Una tardiva disclosure non salva il concordato e non è necessario il voto dei creditori.
Cass. Civ. 5 maggio 2016, n. 9027
La Corte di Cassazione torna sull’annoso tema della rilevanza della disclosure in un procedimento per concordato preventivo per ribadire che l’esistenza di atti di frode rende necessario il subprocedimento di revoca della procedura di concordato ai sensi dell’art. 173 L.F.
I Giudici di piazza Cavour richiamano un principio già affermato precedentemente per cui, nonostante la riforma dell’istituto concordatario abbia voluto introdurre una maggiore flessibilità negoziale, la sussistenza di ragioni di carattere pubblicistico rendono inevitabile la revoca del concordato in caso di condotte fraudolente anche senza che sia necessario che i creditori, informati a seguito dei rilievi del commissario, esprimano il loro voto.
La Corte ne approfitta per ribadire le caratteristiche che l’atto in frode deve avere: esso può essere costituito da un atto che abbia anche solo una mera potenzialità decettiva ma deve essere posto in essere dolosamente, cioè nella consapevolezza di rendere un quadro inveritiero ai creditori chiamati al voto. Tuttavia, la Corte, pur rigettando nel caso di specie il ricorso, non sembra chiudere alla possibilità per il debitore, che voglia accedere al concordato e che abbia presentato una proposta difettosa, di modificare la proposta concordataria in corso di procedura in modo da ovviare ai difetti informativi della originaria proposta.

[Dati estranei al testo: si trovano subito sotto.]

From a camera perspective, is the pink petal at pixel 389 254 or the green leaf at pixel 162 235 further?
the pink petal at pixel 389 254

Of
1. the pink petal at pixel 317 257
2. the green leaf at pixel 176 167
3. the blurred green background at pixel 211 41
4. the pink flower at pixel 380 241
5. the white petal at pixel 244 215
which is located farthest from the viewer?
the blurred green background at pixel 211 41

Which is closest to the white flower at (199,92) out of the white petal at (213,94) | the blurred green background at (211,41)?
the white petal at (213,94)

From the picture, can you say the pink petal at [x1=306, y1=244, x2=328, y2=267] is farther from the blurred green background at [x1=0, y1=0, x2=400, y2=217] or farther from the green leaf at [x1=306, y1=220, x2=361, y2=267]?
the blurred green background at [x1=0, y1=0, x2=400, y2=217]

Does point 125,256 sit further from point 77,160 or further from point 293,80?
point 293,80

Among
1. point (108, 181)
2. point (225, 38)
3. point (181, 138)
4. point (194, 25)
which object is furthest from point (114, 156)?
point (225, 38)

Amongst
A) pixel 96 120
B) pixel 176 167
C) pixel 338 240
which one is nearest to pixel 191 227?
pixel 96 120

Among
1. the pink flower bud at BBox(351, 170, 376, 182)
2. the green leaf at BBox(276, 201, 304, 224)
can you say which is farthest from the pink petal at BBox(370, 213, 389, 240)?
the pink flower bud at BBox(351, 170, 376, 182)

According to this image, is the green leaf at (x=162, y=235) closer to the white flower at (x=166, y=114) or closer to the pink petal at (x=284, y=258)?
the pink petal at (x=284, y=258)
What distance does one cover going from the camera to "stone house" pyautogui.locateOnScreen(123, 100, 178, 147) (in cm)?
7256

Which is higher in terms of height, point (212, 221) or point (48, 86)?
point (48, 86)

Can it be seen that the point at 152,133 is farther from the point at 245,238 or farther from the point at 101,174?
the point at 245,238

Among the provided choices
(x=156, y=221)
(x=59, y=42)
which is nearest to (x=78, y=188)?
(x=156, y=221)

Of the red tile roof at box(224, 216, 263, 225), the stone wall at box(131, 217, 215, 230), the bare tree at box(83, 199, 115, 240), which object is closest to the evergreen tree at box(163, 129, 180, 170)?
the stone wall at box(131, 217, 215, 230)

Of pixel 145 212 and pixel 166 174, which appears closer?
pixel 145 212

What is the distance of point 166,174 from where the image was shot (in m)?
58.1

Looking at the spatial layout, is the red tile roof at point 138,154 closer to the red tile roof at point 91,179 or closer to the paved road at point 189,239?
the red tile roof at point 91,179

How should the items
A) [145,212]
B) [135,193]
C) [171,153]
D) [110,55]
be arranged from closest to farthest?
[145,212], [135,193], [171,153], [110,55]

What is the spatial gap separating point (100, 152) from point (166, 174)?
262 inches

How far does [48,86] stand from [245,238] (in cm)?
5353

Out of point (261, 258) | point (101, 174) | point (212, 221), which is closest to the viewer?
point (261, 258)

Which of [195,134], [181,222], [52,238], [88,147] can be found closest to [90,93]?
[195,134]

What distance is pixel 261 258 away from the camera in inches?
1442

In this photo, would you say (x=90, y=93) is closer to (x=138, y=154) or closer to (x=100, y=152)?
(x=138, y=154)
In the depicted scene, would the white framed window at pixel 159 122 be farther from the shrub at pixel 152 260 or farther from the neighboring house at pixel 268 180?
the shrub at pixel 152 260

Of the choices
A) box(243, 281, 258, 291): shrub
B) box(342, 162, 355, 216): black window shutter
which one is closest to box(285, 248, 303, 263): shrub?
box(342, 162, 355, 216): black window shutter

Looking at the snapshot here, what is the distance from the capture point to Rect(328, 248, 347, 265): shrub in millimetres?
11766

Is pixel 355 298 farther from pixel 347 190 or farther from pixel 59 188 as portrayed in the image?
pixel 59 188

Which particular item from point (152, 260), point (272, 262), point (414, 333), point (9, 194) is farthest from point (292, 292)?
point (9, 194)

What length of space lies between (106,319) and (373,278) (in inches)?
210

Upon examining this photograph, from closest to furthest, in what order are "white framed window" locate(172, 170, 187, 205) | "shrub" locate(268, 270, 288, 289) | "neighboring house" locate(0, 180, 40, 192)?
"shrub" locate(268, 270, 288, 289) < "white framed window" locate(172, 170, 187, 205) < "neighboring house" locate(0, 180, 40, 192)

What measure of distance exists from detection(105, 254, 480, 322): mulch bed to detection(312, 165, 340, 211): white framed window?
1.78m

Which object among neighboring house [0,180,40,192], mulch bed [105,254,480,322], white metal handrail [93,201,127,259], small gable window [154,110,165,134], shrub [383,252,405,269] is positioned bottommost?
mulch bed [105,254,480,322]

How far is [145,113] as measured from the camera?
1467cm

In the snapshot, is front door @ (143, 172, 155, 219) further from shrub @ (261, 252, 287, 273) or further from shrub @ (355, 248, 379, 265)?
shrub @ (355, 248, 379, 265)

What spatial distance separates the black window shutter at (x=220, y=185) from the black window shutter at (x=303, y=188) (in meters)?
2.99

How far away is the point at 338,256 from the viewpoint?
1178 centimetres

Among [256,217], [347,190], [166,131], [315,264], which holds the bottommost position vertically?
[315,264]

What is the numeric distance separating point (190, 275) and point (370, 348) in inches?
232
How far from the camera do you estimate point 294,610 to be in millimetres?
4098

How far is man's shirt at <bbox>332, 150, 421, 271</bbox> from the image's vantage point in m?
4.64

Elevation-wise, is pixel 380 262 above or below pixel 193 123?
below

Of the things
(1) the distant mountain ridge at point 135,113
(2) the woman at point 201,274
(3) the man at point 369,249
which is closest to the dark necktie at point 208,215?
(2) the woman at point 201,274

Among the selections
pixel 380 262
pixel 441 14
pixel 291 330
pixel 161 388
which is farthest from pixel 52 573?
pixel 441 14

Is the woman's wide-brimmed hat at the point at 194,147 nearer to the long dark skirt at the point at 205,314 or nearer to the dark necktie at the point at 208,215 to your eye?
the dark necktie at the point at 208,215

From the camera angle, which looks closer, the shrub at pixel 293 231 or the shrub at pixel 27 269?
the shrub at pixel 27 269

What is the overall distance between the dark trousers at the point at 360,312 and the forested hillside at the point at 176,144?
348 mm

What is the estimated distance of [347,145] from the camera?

Se tale orientamento effettivamente si consolidasse, potrebbe forse trovare un equilibrio anche il difficile rapporto tra procedimento di revoca per atti in frode e concordato in bianco. Durante la fase del concordato in bianco, infatti, rimane inevitabilmente dubbio se possa revocarsi un concordato per quegli atti in frode che, se fatti conoscere ai creditori con la proposta completa, potrebbero essere superati dal voto favorevole dei creditori.